Folio, año de construcción, año del techo, permisos abiertos y diseño eólico son registro público en cada condado de la Florida. Esto explica por qué precargar una solicitud con ellos cambia la conversación con el suscriptor.

El asegurado no se acuerda. El condado sí.

Pregúntele al dueño de un restaurante en qué año se construyó el edificio, de qué es el techo o si hay un permiso abierto en la propiedad, y recibirá un encogimiento de hombros y una suposición. Pregúntele al tasador de propiedades del condado y recibirá un número de folio, un año de construcción, una clase constructiva, una superficie y un historial de ventas.

Esa información es pública, es autoritativa y en la Florida el suscriptor ya confía en ella. Lo que nadie ha hecho es ponerla frente al productor en el momento en que se está llenando la solicitud.

Los permisos son la parte que todos saltan

Un techo cambiado en 2019 es un riesgo distinto de uno cambiado en 2004, y en la Florida esa diferencia decide si la propiedad se cotiza siquiera. El registro de permisos dice cuál de los dos es. Un permiso abierto dice algo más: que hay trabajo sin terminar, una pregunta que un suscriptor prefiere hacer antes de emitir y no después de un siniestro.

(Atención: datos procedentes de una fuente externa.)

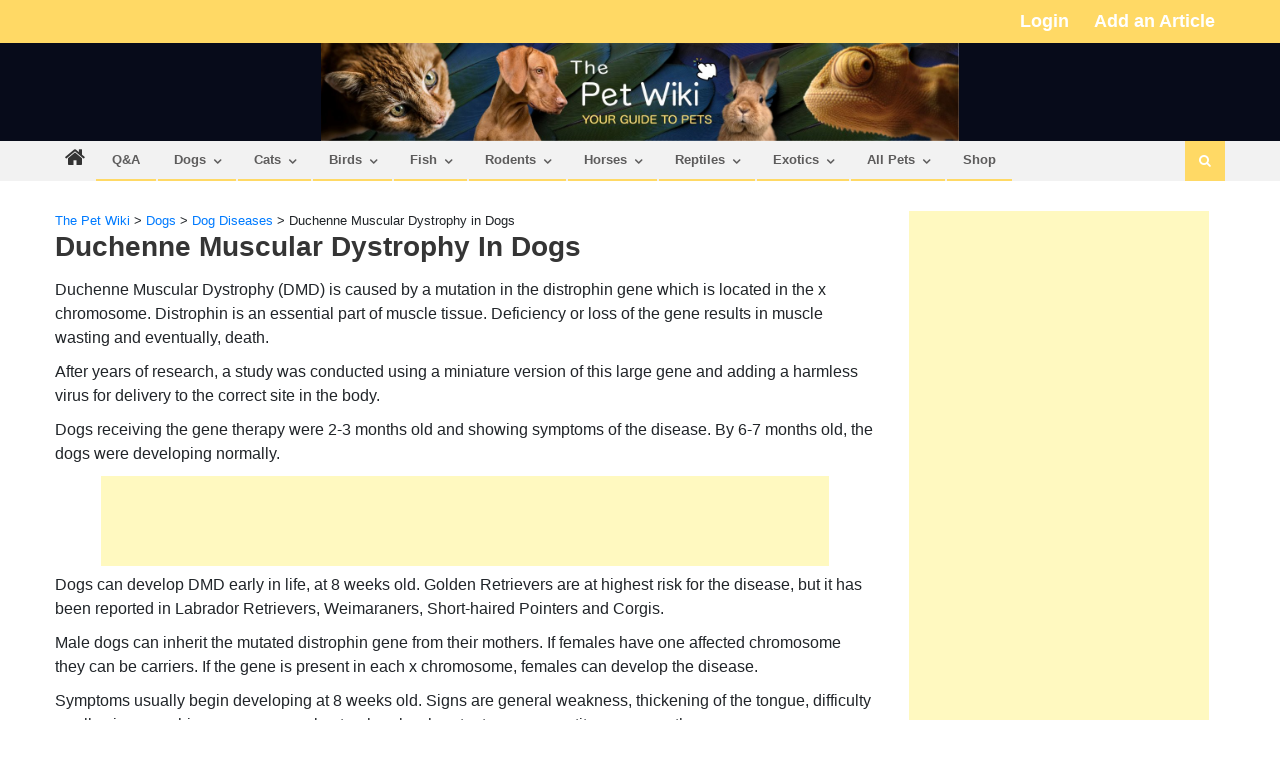

--- FILE ---
content_type: text/html; charset=utf-8
request_url: https://www.google.com/recaptcha/api2/aframe
body_size: 267
content:
<!DOCTYPE HTML><html><head><meta http-equiv="content-type" content="text/html; charset=UTF-8"></head><body><script nonce="PJx46k2hf3ssf3ZkIy24Eg">/** Anti-fraud and anti-abuse applications only. See google.com/recaptcha */ try{var clients={'sodar':'https://pagead2.googlesyndication.com/pagead/sodar?'};window.addEventListener("message",function(a){try{if(a.source===window.parent){var b=JSON.parse(a.data);var c=clients[b['id']];if(c){var d=document.createElement('img');d.src=c+b['params']+'&rc='+(localStorage.getItem("rc::a")?sessionStorage.getItem("rc::b"):"");window.document.body.appendChild(d);sessionStorage.setItem("rc::e",parseInt(sessionStorage.getItem("rc::e")||0)+1);localStorage.setItem("rc::h",'1769969209802');}}}catch(b){}});window.parent.postMessage("_grecaptcha_ready", "*");}catch(b){}</script></body></html>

Sacar ese registro le toma a una persona varios minutos por propiedad en dos o tres sitios web del condado, que es precisamente por qué se salta en cuentas pequeñas y precisamente por qué las cuentas pequeñas se llevan sorpresas.

Precargado solo sirve si es verificable

Un campo precargado sin fuente es peor que uno en blanco: parece decidido. Por eso cada valor que precargamos desde el registro público lleva la fuente de la que salió y la fecha en que se obtuvo, y sigue marcado como producido por una máquina hasta que una persona lo acepte.

El rastreador que lo obtiene no puede escribir en una póliza ni en un certificado. Deja en preparación lo que encontró, y una persona decide si pasa a formar parte del registro.